# Start of TEXT EXTRACT

Interrupts: The Clockwork Orchestra of the Linux Kernel

Imagine your computer as a bustling marketplace. Printers churn out reports, keyboards clatter with ideas, and network cables pulse with information. To orchestrate this constant activity, a hidden conductor keeps everything in rhythm: the Interrupt Handlers. Just like a clockwork orchestra, interrupts signal hardware events – a keystroke, a network packet, a disk click – that demand the processor’s attention.

In this article, we’ll lift the curtain on this fascinating mechanism, unveiling the hidden language that keeps your computer humming. We’ll explore how interrupts dance between hardware and software, prioritise competing requests, and ensure a smooth data flow, even in the face of constant demands. Get ready to dive into the clockwork orchestra of the Linux kernel and discover the secret sauce of a responsive computing experience.

Introduction

You may already have started to think about how the processor can work with the hardware without impacting the overall performance. One way of achieving this is by polling the hardware periodically for its status and then acting accordingly. However, this comes with a cost, because this process must happen repeatedly, even if the hardware is inactive. A better approach that can be thought of, is to have a system in place for the hardware to notify the kernel whenever an action is needed. This is the interrupt mechanism.

The hardware sends out an electrical signal to the processor to notify the kernel to take respective action. The signals are what are called interrupts.

Note: Hardware devices generate interrupts asynchronously (i.e., not in sync with the processor clock); hence, hardware interrupts are asynchronous. However, unlike interrupts, exceptions occur in sync with the processor clock during the execution of instructions, hence termed synchronous interrupts. Most architectures handle hardware interrupts and exceptions with the same kernel infrastructure.

It is the role of an Interrupt Controller IC to capture the signals issued by the hardware devices, and multiplex them into a single line, directed to the processor. The interrupt controller IC has several registers as well to store information about the various interrupts; some of them are:

Interrupt Request Register (IRR): Stores all the interrupts requesting for interrupt services.
Interrupt Service Register (ISR): Stores all the interrupts currently being handled.

# End of TEXT EXTRACT

WRITTEN TASKS:
(1) Decide whether each statement agrees with the interrupts article. For each, answer yes or no and quote the deciding words of the text.
(a) Exceptions occur in sync with the processor clock.
(b) Polling takes place only while the hardware is active.
(c) The Interrupt Service Register stores the interrupts currently being handled.
(2) Translate this sentence from the interrupts article into Spanish: "The hardware sends out an electrical signal to the processor to notify the kernel to take respective action."
(3) Echo the interrupts article starting at the words "Introduction" and stopping after "the interrupt mechanism.".

# Start of EXTRACTED ENTRIES

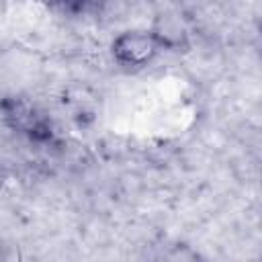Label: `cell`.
<instances>
[{
    "instance_id": "cell-1",
    "label": "cell",
    "mask_w": 262,
    "mask_h": 262,
    "mask_svg": "<svg viewBox=\"0 0 262 262\" xmlns=\"http://www.w3.org/2000/svg\"><path fill=\"white\" fill-rule=\"evenodd\" d=\"M164 47V41L156 33L127 31L121 33L113 43V55L121 66L141 68L147 66Z\"/></svg>"
}]
</instances>
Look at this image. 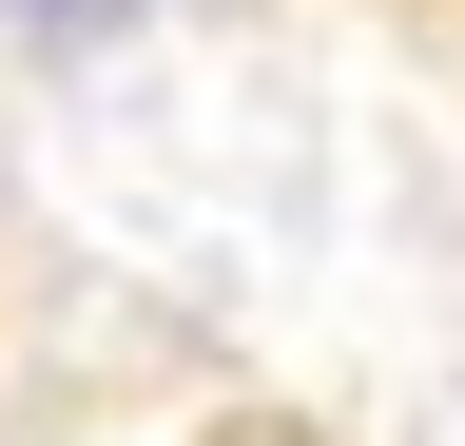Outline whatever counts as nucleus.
<instances>
[{
    "label": "nucleus",
    "mask_w": 465,
    "mask_h": 446,
    "mask_svg": "<svg viewBox=\"0 0 465 446\" xmlns=\"http://www.w3.org/2000/svg\"><path fill=\"white\" fill-rule=\"evenodd\" d=\"M20 39H116V20H155V0H0Z\"/></svg>",
    "instance_id": "f257e3e1"
}]
</instances>
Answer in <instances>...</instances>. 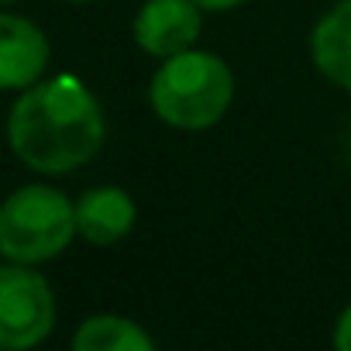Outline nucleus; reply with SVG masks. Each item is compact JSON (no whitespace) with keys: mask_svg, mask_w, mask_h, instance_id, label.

# End of EXTRACTED ENTRIES

TASK SOLUTIONS:
(1)
(a) Yes: "exceptions occur in sync with the processor clock during the execution of instructions"
(b) No: "this process must happen repeatedly, even if the hardware is inactive"
(c) Yes: "Interrupt Service Register (ISR): Stores all the interrupts currently being handled."

(2) El hardware envía una señal eléctrica al procesador para notificar al núcleo que tome la acción correspondiente.

(3)
Introduction

You may already have started to think about how the processor can work with the hardware without impacting the overall performance. One way of achieving this is by polling the hardware periodically for its status and then acting accordingly. However, this comes with a cost, because this process must happen repeatedly, even if the hardware is inactive. A better approach that can be thought of, is to have a system in place for the hardware to notify the kernel whenever an action is needed. This is the interrupt mechanism.